Autre point important cher à Cyrille Vigneron, qui a pris la tête de Cartier en 2016 : accumuler ne sert à rien.

Autre point important cher à Cyrille Vigneron, qui a pris la tête de Cartier en 2016 : accumuler ne sert à rien. Si Marie Kondo a compris le rapport névrotique que nous entretenons avec les biens matériels et propose de le soigner par une sorte de thérapie comportementaliste en nous forçant à nous interroger sur notre rapport concret aux objets, Cyrille Vigneron a lui aussi saisi l’importance de proposer une offre cohérente à ses clients et non pas démultipliée. Cartier capitalise désormais sur des valeurs sûres et iconiques : Panthère, Santos, Baignoire…

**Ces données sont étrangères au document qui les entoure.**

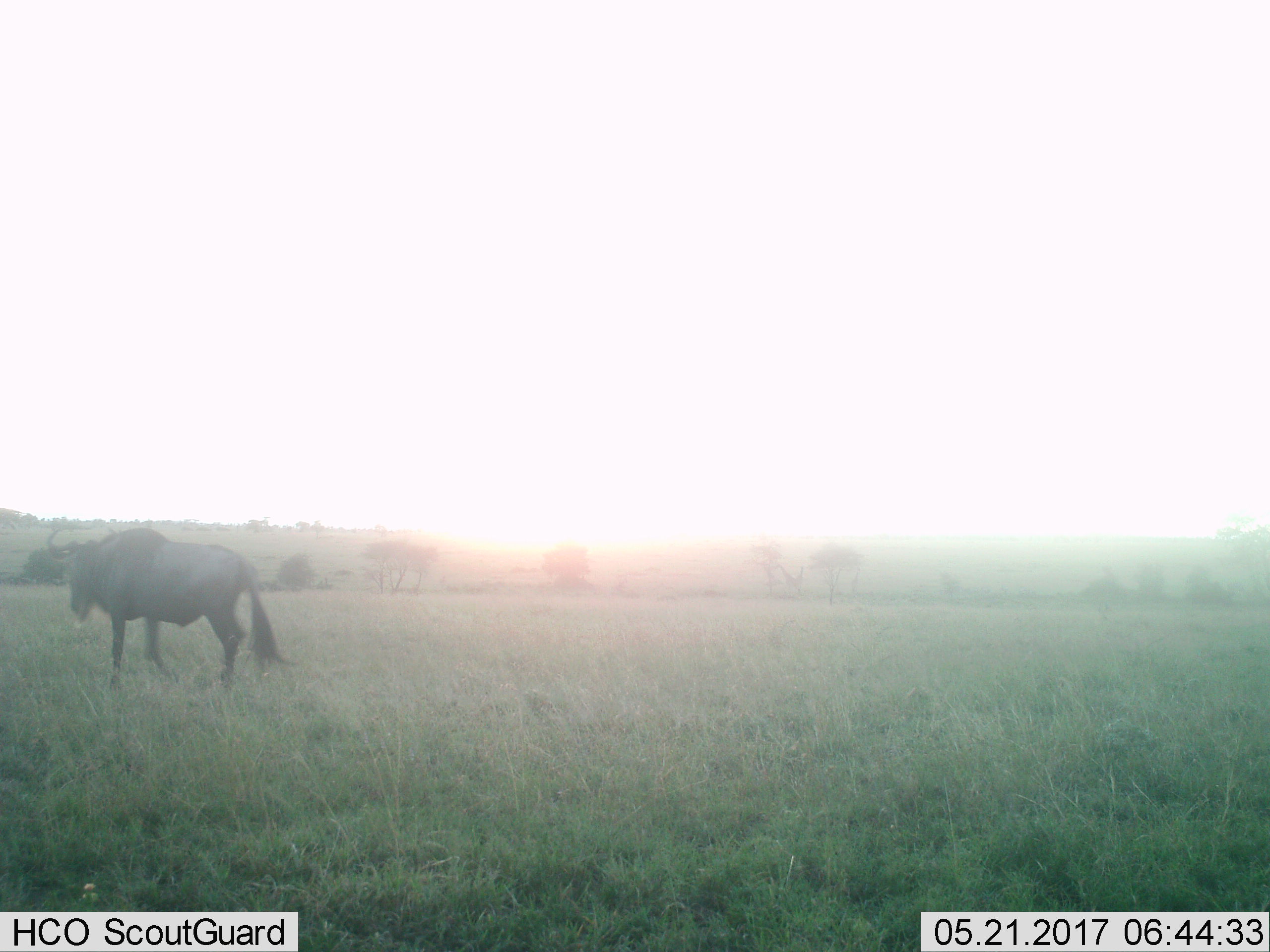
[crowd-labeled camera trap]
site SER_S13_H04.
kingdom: Animalia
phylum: Chordata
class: Mammalia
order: Artiodactyla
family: Bovidae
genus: Connochaetes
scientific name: Connochaetes taurinus taurinus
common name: blue wildebeest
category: wildebeestblue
Wildebeestblue (blue wildebeest) (Connochaetes taurinus taurinus), count 1. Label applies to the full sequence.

Le fantasme de la remise à zéro

Mettre de l’ordre a néanmoins ses limites. Certains horlogers qui ont introduit de nouvelles lignes pour en faire oublier d’autres en ont récemment fait l’expérience. Normal, dirait Marie Kondo ! Sa méthode précise qu’on doit ressentir une émotion face à l’objet qu’on jette. Pas de frémissement : poubelle ! Sinon, on garde. Audemars Piguet au dernier Salon International de la Haute Horlogerie en a fait l’expérience. La marque, qui a remisé la collection de montres classiques Jules Audemars au placard, a lancé un modèle rond, urbain, étonnant : Code 11.59. L’onde de choc qui a suivi cet avènement laisse perplexe : bashing sur les réseaux sociaux, incompréhension des fans de Royal Oak, violence, grossièretés… Audemars Piguet aurait-il dû laisser Jules Audemars sur son piédestal plutôt que s’exposer à ce torrent d’injures ? L’avenir (de la collection Code 11.59) le dira. En attendant, comme le dirait Marie Kondo, ça fait désordre.